Benenson Cruz graduated from Father Ryan High School in 2009. After recent events, including the death of George Floyd, he says he began to reflect on his high school days.
“I think that there is a lot of value from the education that I received that, but I think this aspect was a big blind spot, for me,” he explained. “As I went into college, as I went into my adult life, I did not feel like I was well prepared at all to understand the complexities of racism in America.”
The school’s been through a lot of changes, opening in 1925 as ‘Nashville Catholic School for Boys’ — an all-white school, then desegregating after Brown v. Board of Education in 1954.
It was renamed Father Ryan in 1928, after Abram Ryan, a Confederate chaplain and newspaper editor.

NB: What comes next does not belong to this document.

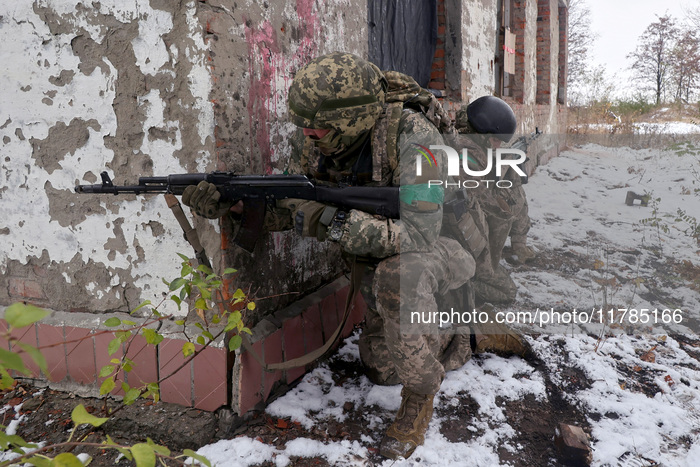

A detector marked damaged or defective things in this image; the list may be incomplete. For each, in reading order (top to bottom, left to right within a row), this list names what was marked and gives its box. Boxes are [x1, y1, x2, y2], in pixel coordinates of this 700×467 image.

peeling plaster wall [0, 1, 213, 316]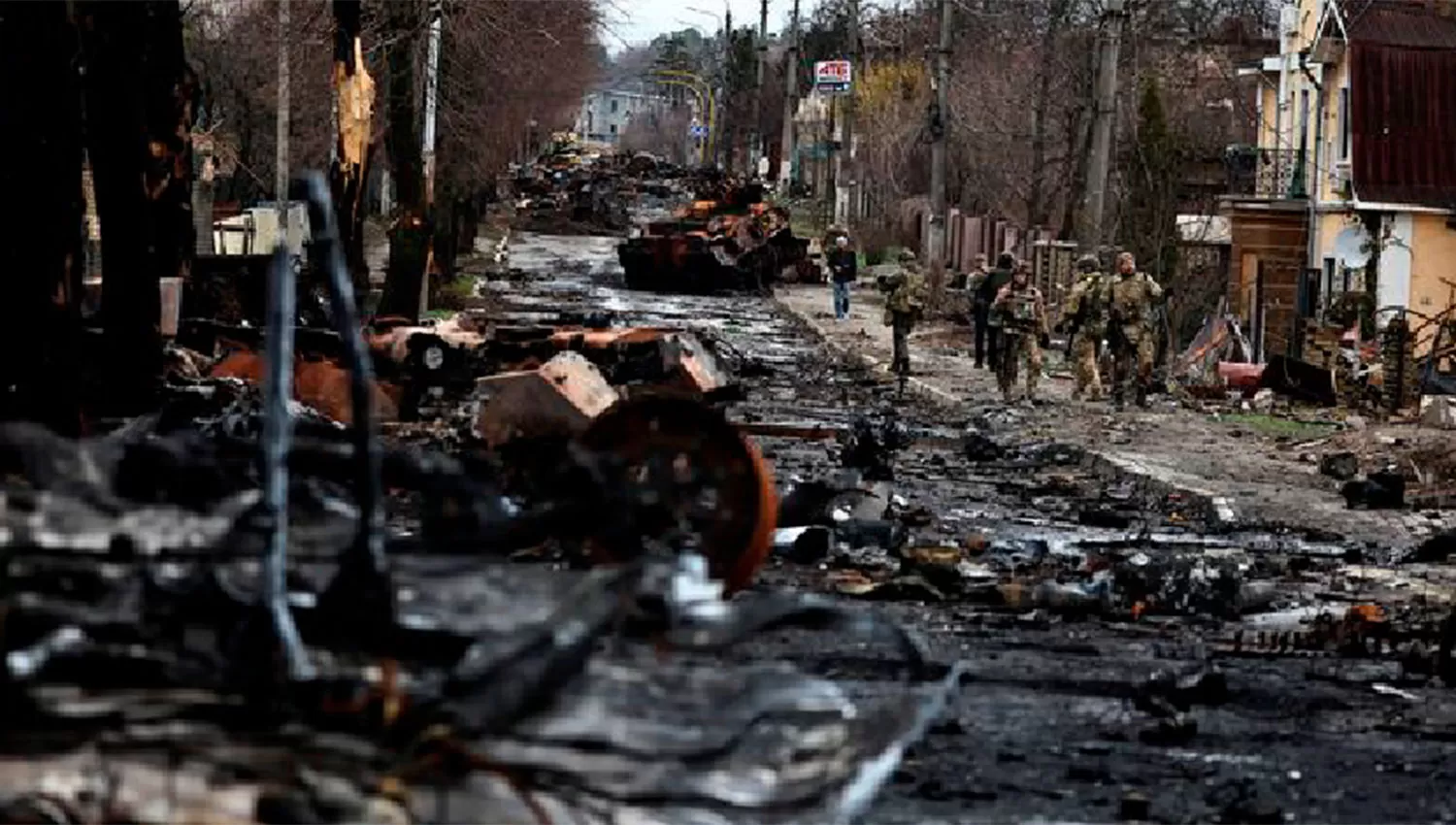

According to historians, Ryan decried equality for African Americans.
“Words matter, names matter, the power that you give them matters, and, to continue, for the school to espouse the ideals that it does, I think it’s important that it also acknowledges the history of the person that it’s named after,” Cruz said.
He and several other alumni are asking the school to make changes in curriculum to teach more diversity and inclusion, and, ultimately one day, a name change.
“There’s nothing at least, as far as we can tell, to suggest that there’s any sort of active aspect of Father Ryan in the classroom or out, to combat the discrimination or racism that exists,” he said.
The Diocese of Nashville runs the school.
“We’ve been aware of comments from alumni groups from both of our high schools, and that’s just led us into this process to take a look at all areas of the high school experience,” said Rick Musacchio, the director of communications, for the Diocese of Nashville. “We have a nationally recognized consultant who deals with issues of inclusion, diversity, and racism, and he’s going to guide us through this process to take a comprehensive look around inclusion and racial interactions in our schools.”
“If I can be at all a part of shaping the life of future students, so that they get to have all the good things I did while still, at the very least, having a better understanding of racism in their community and in this country, that would be great,” Cruz said.
Musacchio said they are in the establishing stages of bringing in a consultant to review diversity and inclusion, as well as foster discussions in both of their high schools. The Diocese issued a letter to the public, as well.
Polls on the alumni Facebook page, where the discussions began, showed the majority of alumni were not in favor of a name change. Many of the comments regarding diversity on the page have been removed by administrators who say the page is not a place for opinions.
Father Ryan also issued a letter to the public.